Re: [PATCH -mm -v4 3/5] mm, swap: VMA based swap readahead

From: Minchan Kim
Date: Thu Sep 14 2017 - 09:15:07 EST


On Thu, Sep 14, 2017 at 08:01:30PM +0800, Huang, Ying wrote:
> Minchan Kim <minchan@xxxxxxxxxx> writes:
>
> > On Wed, Sep 13, 2017 at 02:02:29PM -0700, Andrew Morton wrote:
> >> On Wed, 13 Sep 2017 10:40:19 +0900 Minchan Kim <minchan@xxxxxxxxxx> wrote:
> >>
> >> > Every zram users like low-end android device has used 0 page-cluster
> >> > to disable swap readahead because it has no seek cost and works as
> >> > synchronous IO operation so if we do readahead multiple pages,
> >> > swap falut latency would be (4K * readahead window size). IOW,
> >> > readahead is meaningful only if it doesn't bother faulted page's
> >> > latency.
> >> >
> >> > However, this patch introduces additional knob /sys/kernel/mm/swap/
> >> > vma_ra_max_order as well as page-cluster. It means existing users
> >> > has used disabled swap readahead doesn't work until they should be
> >> > aware of new knob and modification of their script/code to disable
> >> > vma_ra_max_order as well as page-cluster.
> >> >
> >> > I say it's a *regression* and wanted to fix it but Huang's opinion
> >> > is that it's not a functional regression so userspace should be fixed
> >> > by themselves.
> >> > Please look into detail of discussion in
> >> > http://lkml.kernel.org/r/%3C1505183833-4739-4-git-send-email-minchan@xxxxxxxxxx%3E
> >>
> >> hm, tricky problem. I do agree that linking the physical and virtual
> >> readahead schemes in the proposed fashion is unfortunate. I also agree
> >> that breaking existing setups (a bit) is also unfortunate.
> >>
> >> Would it help if, when page-cluster is written to zero, we do
> >>
> >> printk_once("physical readahead disabled, virtual readahead still
> >> enabled. Disable virtual readhead via
> >> /sys/kernel/mm/swap/vma_ra_max_order").
> >>
> >> Or something like that. It's pretty lame, but it should help alert the
> >> zram-readahead-disabling people to the issue?
> >
> > It was my last resort. If we cannot find other ways after all, yes, it would
> > be a minimum we should do. But it still breaks users don't/can't read/modify
> > alert and program.
> >
> > How about this?
> >
> > Can't we make vma-based readahead config option?
> > With that, users who no interest on readahead don't enable vma-based
> > readahead. In this case, page-cluster works as expected "disable readahead
> > completely" so it doesn't break anything.
>
> Now. Users can choose between VMA based readahead and original
> readahead via a knob as follow at runtime,
>
> /sys/kernel/mm/swap/vma_ra_enabled

It's not a config option and is enabled by default. IOW, it's under the radar
so current users cannot notice it. That's why we want to emit big fat warnning.
when old user set 0 to page-cluster. However, as Andrew said, it's lame.

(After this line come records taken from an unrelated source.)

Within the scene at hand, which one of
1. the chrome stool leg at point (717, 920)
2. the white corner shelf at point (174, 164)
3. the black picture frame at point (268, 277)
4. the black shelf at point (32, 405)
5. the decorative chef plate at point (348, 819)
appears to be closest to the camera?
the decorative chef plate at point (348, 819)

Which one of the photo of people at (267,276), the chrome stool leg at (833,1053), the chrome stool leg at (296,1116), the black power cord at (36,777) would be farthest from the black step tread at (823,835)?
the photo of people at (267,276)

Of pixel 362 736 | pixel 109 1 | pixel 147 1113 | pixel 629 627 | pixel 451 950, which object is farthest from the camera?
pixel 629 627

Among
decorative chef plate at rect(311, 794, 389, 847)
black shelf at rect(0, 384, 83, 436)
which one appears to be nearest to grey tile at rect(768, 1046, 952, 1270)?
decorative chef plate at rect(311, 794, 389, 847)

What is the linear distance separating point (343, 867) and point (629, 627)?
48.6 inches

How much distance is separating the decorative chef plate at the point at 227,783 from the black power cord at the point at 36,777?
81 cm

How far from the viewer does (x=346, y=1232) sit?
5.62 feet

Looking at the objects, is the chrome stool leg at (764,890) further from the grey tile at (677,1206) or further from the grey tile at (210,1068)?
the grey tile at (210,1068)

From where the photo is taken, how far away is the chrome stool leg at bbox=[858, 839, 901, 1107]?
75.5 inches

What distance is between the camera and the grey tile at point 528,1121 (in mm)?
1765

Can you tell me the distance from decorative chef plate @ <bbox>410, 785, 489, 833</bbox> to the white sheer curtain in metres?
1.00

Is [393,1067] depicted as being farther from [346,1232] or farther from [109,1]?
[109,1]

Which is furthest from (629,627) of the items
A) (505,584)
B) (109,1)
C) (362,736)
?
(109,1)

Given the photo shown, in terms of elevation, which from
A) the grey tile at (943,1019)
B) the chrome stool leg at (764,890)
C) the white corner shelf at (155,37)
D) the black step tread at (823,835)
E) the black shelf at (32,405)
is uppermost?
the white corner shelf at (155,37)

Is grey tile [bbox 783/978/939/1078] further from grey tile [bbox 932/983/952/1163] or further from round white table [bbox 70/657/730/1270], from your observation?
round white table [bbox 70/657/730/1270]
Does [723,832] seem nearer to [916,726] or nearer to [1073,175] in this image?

If we make it config option, product maker/kernel upgrade user can have
a chance to notice and read description so they could be aware of two weird
knobs and help to solve the problem in advance without printk_once warn.
If user has no interest about swap-readahead or skip the new config option
by mistake, it works physcial readahead which means no regression.

>
> Best Regards,
> Huang, Ying
>
>
> > People who want to use upcoming vma-based readahead can enable the feature
> > and we can say such unfortunate things in config/document description
> > somewhere so upcoming users will be aware of that unforunate two knobs.